Simple Linear Regression: Fuel Consumption and CO₂ Emissions

Estimated reading time: ~15 minutes
Overview
This article introduces simple linear regression by modeling CO₂ emissions from vehicle attributes. We explore the dataset, visualize feature relationships, build a regression model using engine size, evaluate it, and compare performance when using fuel consumption instead. Code is provided as static reference (non-executable here); plots are pre-rendered.
1. Imports & data source
import numpy as np
import pandas as pd
import matplotlib.pyplot as plt
from sklearn.model_selection import train_test_split
from sklearn import linear_model
from sklearn.metrics import mean_absolute_error, mean_squared_error, r2_score
url = (
'https://cf-courses-data.s3.us.cloud-object-storage.appdomain.cloud/'
'IBMDeveloperSkillsNetwork-ML0101EN-SkillsNetwork/labs/Module%202/data/FuelConsumptionCo2.csv'
)
df = pd.read_csv(url)
df.head()
2. Feature subset & distributions
cdf = df[['ENGINESIZE','CYLINDERS','FUELCONSUMPTION_COMB','CO2EMISSIONS']]
cdf.describe()
Notes
- CO₂ emission and combined fuel consumption share similar distribution shapes.
- Engine size clusters around common displacements (≈2–4L); cylinders show discrete modes (4, 6, 8).
3. Scatter relationships
plt.scatter(cdf['FUELCONSUMPTION_COMB'], cdf['CO2EMISSIONS'])
plt.xlabel('FUELCONSUMPTION_COMB')
plt.ylabel('CO2EMISSIONS')
plt.scatter(cdf['ENGINESIZE'], cdf['CO2EMISSIONS'])
plt.xlabel('ENGINESIZE')
plt.ylabel('CO2EMISSIONS')
plt.scatter(cdf['CYLINDERS'], cdf['CO2EMISSIONS'])
plt.xlabel('CYLINDERS')
plt.ylabel('CO2EMISSIONS')
Interpretation
Fuel consumption displays a near-linear relationship with emissions. Engine size and cylinders correlate as well but include more dispersion due to multi-factor influences.

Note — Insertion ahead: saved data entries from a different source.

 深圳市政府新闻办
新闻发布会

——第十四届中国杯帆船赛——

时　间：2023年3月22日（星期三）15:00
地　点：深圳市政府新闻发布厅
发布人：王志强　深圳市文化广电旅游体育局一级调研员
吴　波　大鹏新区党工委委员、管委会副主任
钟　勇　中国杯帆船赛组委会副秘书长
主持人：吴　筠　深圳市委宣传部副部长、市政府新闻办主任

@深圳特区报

4. Train/test split (engine size model)
X = cdf.ENGINESIZE.to_numpy()
y = cdf.CO2EMISSIONS.to_numpy()
X_train, X_test, y_train, y_test = train_test_split(
X, y, test_size=0.2, random_state=42
)5. Fit simple linear regression
regressor = linear_model.LinearRegression()

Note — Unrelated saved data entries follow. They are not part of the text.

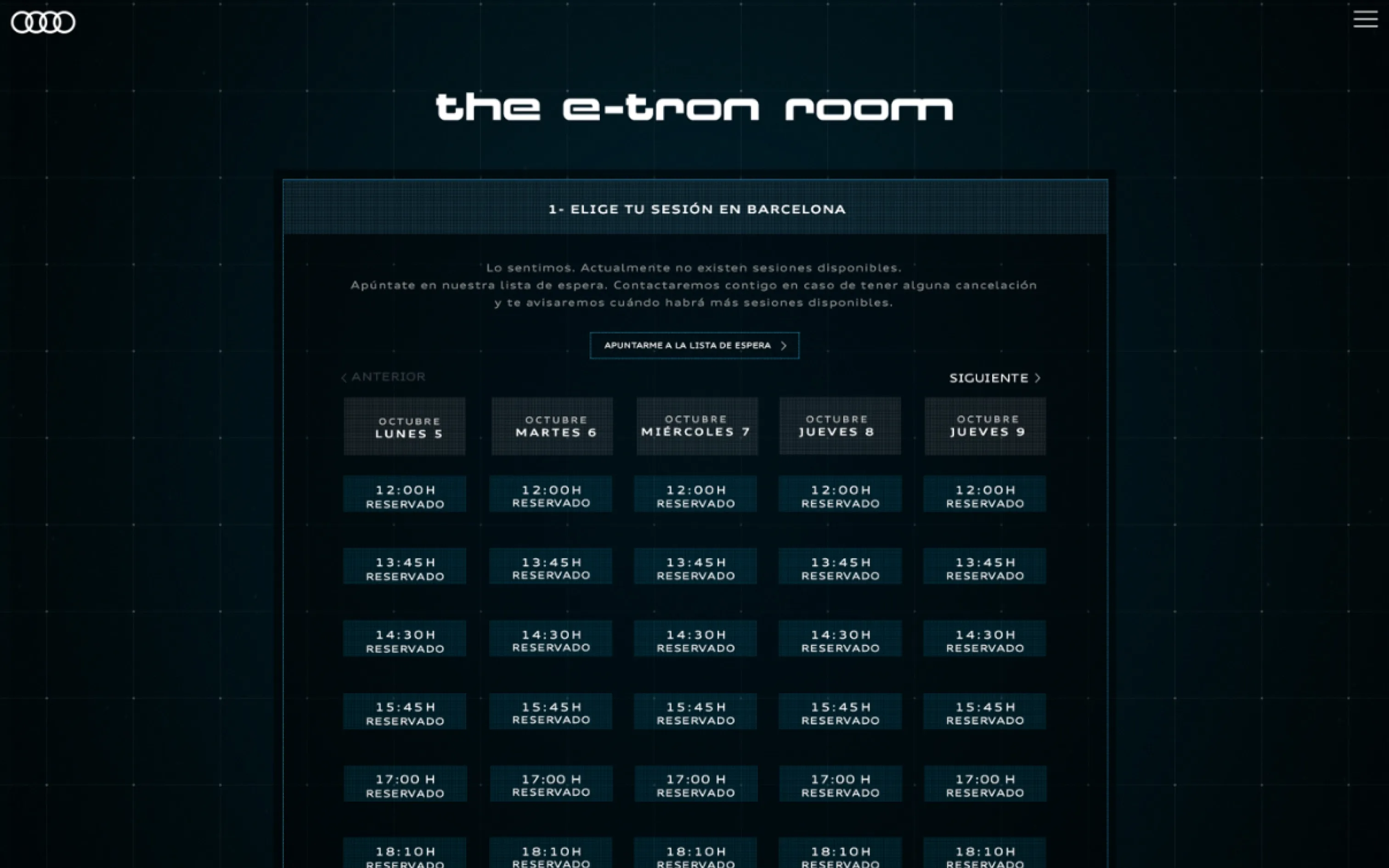 the e-tron room

1- ELIGE TU SESIÓN EN BARCELONA

Lo sentimos. Actualmente no existen sesiones disponibles.
Apúntate en nuestra lista de espera. Contactaremos contigo en caso de tener alguna cancelación y te avisaremos cuándo habrá más sesiones disponibles.

APUNTARME A LA LISTA DE ESPERA

ANTERIOR

SIGUIENTE

| OCTUBRE LUNES 5 | OCTUBRE MARTES 6 | OCTUBRE MIÉRCOLES 7 | OCTUBRE JUEVES 8 | OCTUBRE JUEVES 9 |
|---|---|---|---|---|
| 12:00H RESERVADO | 12:00H RESERVADO | 12:00H RESERVADO | 12:00H RESERVADO | 12:00H RESERVADO |
| 13:45H RESERVADO | 13:45H RESERVADO | 13:45H RESERVADO | 13:45H RESERVADO | 13:45H RESERVADO |
| 14:30H RESERVADO | 14:30H RESERVADO | 14:30H RESERVADO | 14:30H RESERVADO | 14:30H RESERVADO |
| 15:45H RESERVADO | 15:45H RESERVADO | 15:45H RESERVADO | 15:45H RESERVADO | 15:45H RESERVADO |
| 17:00 H RESERVADO | 17:00 H RESERVADO | 17:00 H RESERVADO | 17:00 H RESERVADO | 17:00 H RESERVADO |
| 18:10H RESERVADO | 18:10H RESERVADO | 18:10H RESERVADO | 18:10H RESERVADO | 18:10H RESERVADO |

regressor.fit(X_train.reshape(-1,1), y_train)
coef = regressor.coef_[0]
intercept = regressor.intercept_
print('Coefficient:', coef)
print('Intercept:', intercept)
6. Evaluate on test set
y_pred = regressor.predict(X_test.reshape(-1,1))
mae = mean_absolute_error(y_test, y_pred)
mse = mean_squared_error(y_test, y_pred)
rmse = mse**0.5
r2 = r2_score(y_test, y_pred)
print(f'MAE={mae:.2f} MSE={mse:.2f} RMSE={rmse:.2f} R2={r2:.3f}')
7. Alternative feature: combined fuel consumption
X_fuel = cdf.FUELCONSUMPTION_COMB.to_numpy()
X_train_f, X_test_f, y_train_f, y_test_f = train_test_split(
X_fuel, y, test_size=0.2, random_state=42
)
regr_fuel = linear_model.LinearRegression()
regr_fuel.fit(X_train_f.reshape(-1,1), y_train_f)
y_pred_fuel = regr_fuel.predict(X_test_f.reshape(-1,1))
print('Fuel consumption model R2:', r2_score(y_test_f, y_pred_fuel))
Comparison
The fuel consumption model generally achieves lower error and higher R² versus engine size—consistent with domain intuition that direct energy use (fuel burned) maps more tightly to emissions than displacement alone.
8. Key takeaways
- Simple linear regression is interpretable: slope ≈ marginal emission increase per unit feature change.
- Feature choice matters: selecting a variable with tighter physiological or physical linkage to the target improves fit.
- Always validate on unseen data; apparent linearity in scatter plots should be confirmed via metrics.
9. Next exploration ideas
- Multiple linear regression (additive contributions of several predictors).
- Regularization (Ridge/Lasso) when multicollinearity emerges.
- Nonlinear feature engineering (log transforms, interaction terms).
- Residual diagnostics for heteroscedasticity and leverage points.